I have not posted in a while, but I came across this on Reddit today and felt it deserved to be brought up. Swifty (a long time wow-er) was banned rather recently for accidentally causing a world server crash due to his popularity and streaming live causing people to log on and find him in game. In this YouTube video he goes into detail over how it is not "just a game" to him or his online friends. He even mentioned that he could roll a new toon and it just would not be the same. I think this was the biggest tell concerning how WoW's player-base has changed over the years. Many well known players feel attached to their characters beyond the basic game-play elements; they are part of whom they play.

I tried playing different toons a number of times. I had fun on my Warlock, enjoyed my Rogue a lot, and thoroughly enjoyed being overpowered on my Hunter. There is no denying that the game is still FUN for these reasons... if I had an end-goal for which was worth striving, I would play one of my other toons. Unfortunately, I only played WoW from the get-go to PvP. Early on, I played it for World PvP, and when BGs were introduced I started hating the game. BGs are just another system of control; more grinding to keep us paying our $15/month. When Arenas came along, they were in their simplest design and arguably their best at an infrastructure level.

Let me be extremely clear on that last bit: the arenas, initially, were extremely unbalanced. They provided a crucible for finding everything imbalanced in the game amongst all classes. I can remember War+HPal from season one, and let me tell you, that was the penultimate overpowered team (War+Druid from season three edging it out slightly). HOWEVER, the arenas were NOT another grind system in place to keep us paying. The arenas were honestly a fun environment which pitted players versus players to attain a higher goal. Be it a title, a mount, fame, or just having fun for hours on end, there existed a goal that was outside the scope of gear or grinding ratings (in most cases; the r1s had to grind, but that was part of their goal and the best loved it).

> **WHAT THE EXERCISE ASKS**: Pull out the whole World of Warcraft post, word for word. Nothing in the listing is needed here.

> **RECORDS SHOWN**:
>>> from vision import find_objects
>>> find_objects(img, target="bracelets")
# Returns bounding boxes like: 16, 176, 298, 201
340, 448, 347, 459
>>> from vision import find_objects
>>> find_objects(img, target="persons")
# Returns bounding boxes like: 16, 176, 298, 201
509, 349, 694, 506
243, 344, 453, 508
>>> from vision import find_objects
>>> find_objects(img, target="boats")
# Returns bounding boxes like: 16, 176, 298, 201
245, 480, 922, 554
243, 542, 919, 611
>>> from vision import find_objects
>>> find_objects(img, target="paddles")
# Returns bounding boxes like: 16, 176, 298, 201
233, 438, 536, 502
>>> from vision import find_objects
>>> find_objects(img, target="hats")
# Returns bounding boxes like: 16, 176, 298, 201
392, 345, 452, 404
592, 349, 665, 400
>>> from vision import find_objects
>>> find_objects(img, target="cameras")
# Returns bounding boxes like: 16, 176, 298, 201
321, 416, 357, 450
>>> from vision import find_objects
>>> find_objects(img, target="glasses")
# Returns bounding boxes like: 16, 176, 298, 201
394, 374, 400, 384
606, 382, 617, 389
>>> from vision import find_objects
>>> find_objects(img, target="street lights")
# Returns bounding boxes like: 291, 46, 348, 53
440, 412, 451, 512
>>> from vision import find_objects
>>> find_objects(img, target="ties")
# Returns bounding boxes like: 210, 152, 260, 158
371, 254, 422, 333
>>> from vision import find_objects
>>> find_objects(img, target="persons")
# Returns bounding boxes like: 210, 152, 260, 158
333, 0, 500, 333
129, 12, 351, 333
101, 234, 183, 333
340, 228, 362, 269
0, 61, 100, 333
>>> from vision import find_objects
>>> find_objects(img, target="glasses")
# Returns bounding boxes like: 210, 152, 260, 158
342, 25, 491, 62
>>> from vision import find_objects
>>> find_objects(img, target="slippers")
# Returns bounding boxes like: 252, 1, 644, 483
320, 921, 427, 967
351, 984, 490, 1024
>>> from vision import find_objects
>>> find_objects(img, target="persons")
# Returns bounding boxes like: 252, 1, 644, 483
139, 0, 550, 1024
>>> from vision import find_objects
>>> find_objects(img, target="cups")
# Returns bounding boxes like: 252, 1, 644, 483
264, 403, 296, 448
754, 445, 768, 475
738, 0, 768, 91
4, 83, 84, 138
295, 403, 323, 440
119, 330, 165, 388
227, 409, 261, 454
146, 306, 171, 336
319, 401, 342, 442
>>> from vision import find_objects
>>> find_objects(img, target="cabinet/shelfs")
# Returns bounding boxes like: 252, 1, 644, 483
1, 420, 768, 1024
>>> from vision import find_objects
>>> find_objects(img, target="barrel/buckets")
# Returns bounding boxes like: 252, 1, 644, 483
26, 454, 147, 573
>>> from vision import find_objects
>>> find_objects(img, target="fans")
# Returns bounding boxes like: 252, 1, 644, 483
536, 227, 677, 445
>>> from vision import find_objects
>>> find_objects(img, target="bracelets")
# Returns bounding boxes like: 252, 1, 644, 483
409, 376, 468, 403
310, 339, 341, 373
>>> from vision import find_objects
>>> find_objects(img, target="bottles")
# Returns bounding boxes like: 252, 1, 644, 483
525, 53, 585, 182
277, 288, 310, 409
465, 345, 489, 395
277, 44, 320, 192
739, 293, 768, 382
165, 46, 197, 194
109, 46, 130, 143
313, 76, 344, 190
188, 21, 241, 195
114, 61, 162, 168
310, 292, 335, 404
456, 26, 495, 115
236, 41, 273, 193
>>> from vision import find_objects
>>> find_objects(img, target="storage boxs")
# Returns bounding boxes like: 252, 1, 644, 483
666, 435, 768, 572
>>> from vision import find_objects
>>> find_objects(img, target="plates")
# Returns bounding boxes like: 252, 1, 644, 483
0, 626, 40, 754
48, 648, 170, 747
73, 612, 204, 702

> **EXERCISE ANSWER**:
I have not posted in a while, but I came across this on Reddit today and felt it deserved to be brought up. Swifty (a long time wow-er) was banned rather recently for accidentally causing a world server crash due to his popularity and streaming live causing people to log on and find him in game. In this YouTube video he goes into detail over how it is not "just a game" to him or his online friends. He even mentioned that he could roll a new toon and it just would not be the same. I think this was the biggest tell concerning how WoW's player-base has changed over the years. Many well known players feel attached to their characters beyond the basic game-play elements; they are part of whom they play.

I tried playing different toons a number of times. I had fun on my Warlock, enjoyed my Rogue a lot, and thoroughly enjoyed being overpowered on my Hunter. There is no denying that the game is still FUN for these reasons... if I had an end-goal for which was worth striving, I would play one of my other toons. Unfortunately, I only played WoW from the get-go to PvP. Early on, I played it for World PvP, and when BGs were introduced I started hating the game. BGs are just another system of control; more grinding to keep us paying our $15/month. When Arenas came along, they were in their simplest design and arguably their best at an infrastructure level.

Let me be extremely clear on that last bit: the arenas, initially, were extremely unbalanced. They provided a crucible for finding everything imbalanced in the game amongst all classes. I can remember War+HPal from season one, and let me tell you, that was the penultimate overpowered team (War+Druid from season three edging it out slightly). HOWEVER, the arenas were NOT another grind system in place to keep us paying. The arenas were honestly a fun environment which pitted players versus players to attain a higher goal. Be it a title, a mount, fame, or just having fun for hours on end, there existed a goal that was outside the scope of gear or grinding ratings (in most cases; the r1s had to grind, but that was part of their goal and the best loved it).